Ampliação dos benefícios fiscais para além dos combustíveis
O texto aprovado pela Câmara, que é um substitutivo ao projeto original do deputado Paulo Pimenta (PT-SP), estendeu os benefícios fiscais para além do setor de combustíveis derivados do petróleo. Agora, a proposta inclui também os setores de etanol, fertilizantes agrícolas e a pesquisa de minerais críticos e terras raras. Adicionalmente, prevê desoneração fiscal para a Copa do Mundo de Futebol Feminino de 2027.
A inclusão do etanol e de outros biocombustíveis visa garantir que a redução tributária sobre a gasolina e o diesel não prejudique a competitividade dos combustíveis não fósseis. A intenção é que a diferença tributária entre eles se mantenha equivalente à praticada antes do recente conflito internacional, tanto em termos percentuais quanto em valores absolutos.
Para o etanol, caso a tributação federal da gasolina caia 30% ou mais, as alíquotas do etanol serão reduzidas a zero. Além disso, o governo concederá neste ano uma subvenção de R$ 1,2 bilhão aos produtores de etanol hidratado. Produtores e cooperativas de etanol poderão compensar até R$ 750 milhões em débitos com a Receita Federal, utilizando saldos credores da contribuição para o PIS/Pasep da Cofins.
Apoio ao agronegócio e à indústria de fertilizantes
No setor agrícola, o texto propõe redução no limite da receita com exportação para que empresas se enquadrem na suspensão do pagamento do Imposto sobre Bens e Serviços (IBS) e da Contribuição Social sobre Bens e Serviços (CBS). O limite cai de 50% para 30%.
A União poderá conceder até R$ 5 bilhões em créditos fiscais para a produção de fertilizantes, matérias-primas, remineralizadores e bioinsumos entre 2027 e 2031, com um limite de R$ 1 bilhão por ano. Esses créditos corresponderão a até 20% dos gastos com a produção nacional desses insumos.
Mercadorias destinadas ao desenvolvimento da indústria de fertilizantes e matérias-primas também ficarão isentas do Adicional ao Frete para Renovação da Marinha Mercante (AFRMM), com renúncia de receita estimada em até R$ 200 milhões anuais.

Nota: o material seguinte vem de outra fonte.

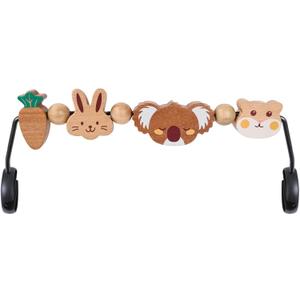 BEBOAN Baby Bjorn Bouncer Toy Bar - Toy Bar for Soft & Bliss Baby Bouncer, 360Rotating Natural Wooden Toys, Easy to Attach/Remove Exciting Design for Curious Babies(Cute Animals)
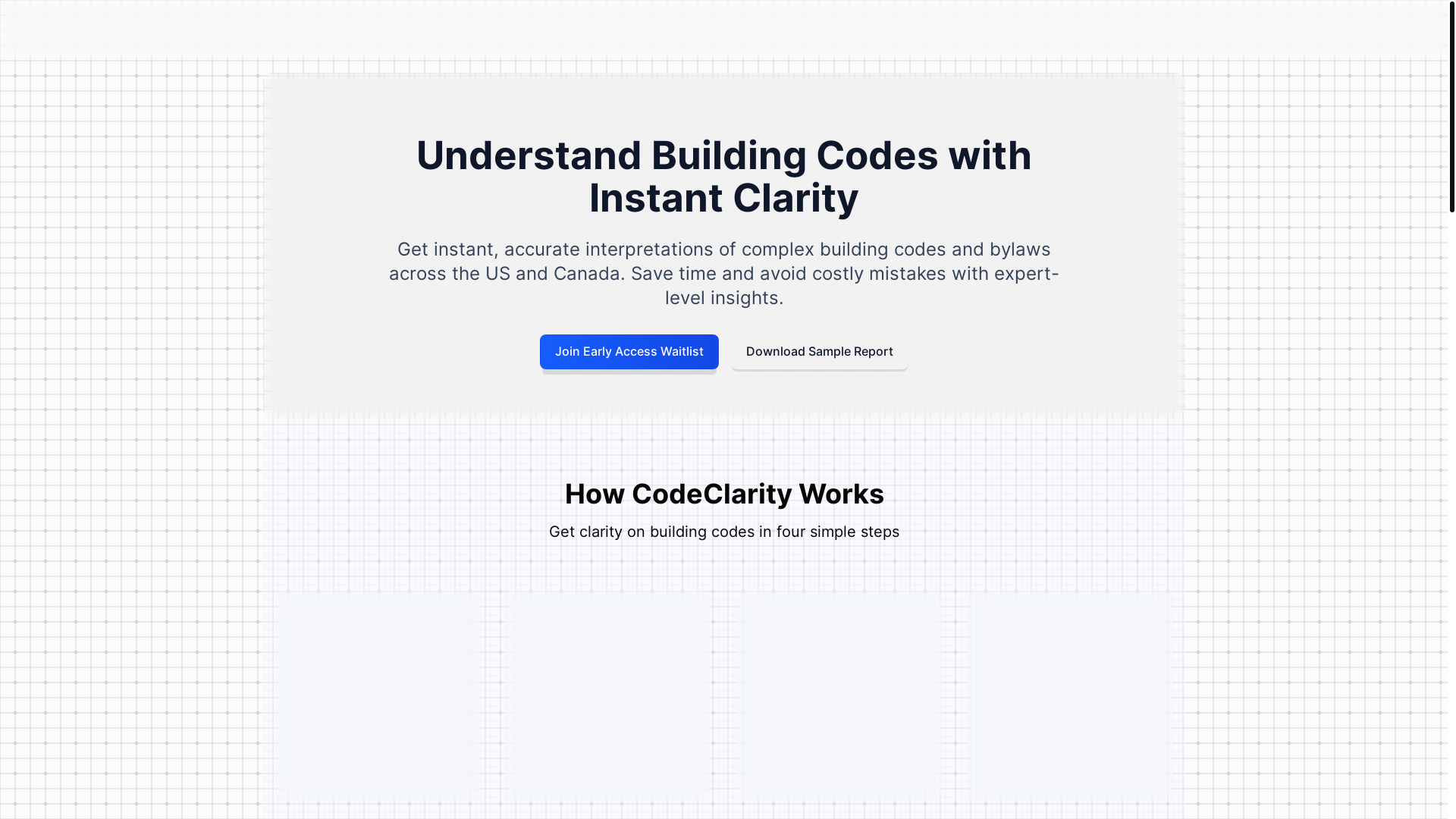website screenshot of https://code-clarity-landing.pages.dev/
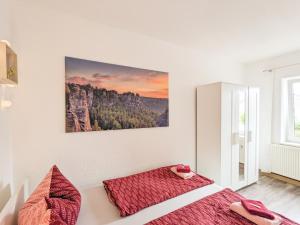 Ένα ή περισσότερα κρεβάτια σε δωμάτιο στο W2 - Urlaubsmagie - Im Herzen des Elbsandsteingebirges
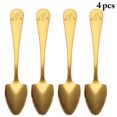 thumbnail image 2 of Coofit 4PCS Fruit Spoon Sawteeth Stainless Steel Spoon Flatware Spoon for Grapefruit, 2 of 10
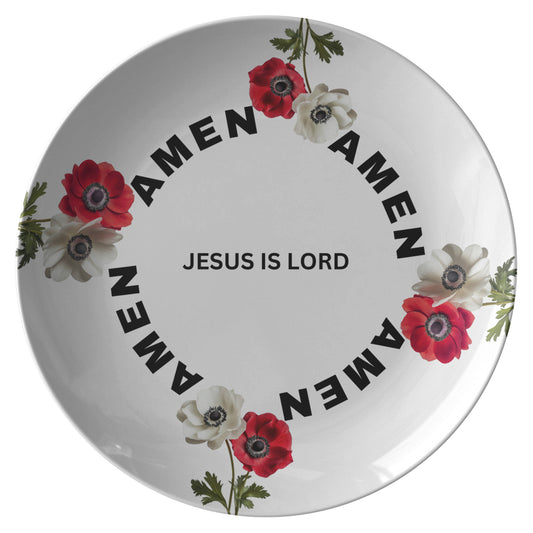 Jesus Is Lord, Amen- Plate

Outras medidas e articulação política
A proposta aprovada também contempla medidas para a destinação de recursos a hospitais de alta complexidade e benefícios fiscais para a FIFA pela realização da Copa do Mundo de Futebol Feminino no Brasil. A votação do projeto foi articulada em reuniões entre o presidente Luiz Inácio Lula da Silva, o presidente do Senado, Davi Alcolumbre, e ministros chave.
A relatora Marussa Boldrin ressaltou o expressivo aumento na arrecadação federal entre janeiro e março de 2026, que chegou a R$ 28 bilhões, comparado a R$ 9 bilhões no mesmo período de 2025, um crescimento real superior a 200%. Esse cenário de maior arrecadação foi utilizado para justificar a compensação da perda tributária.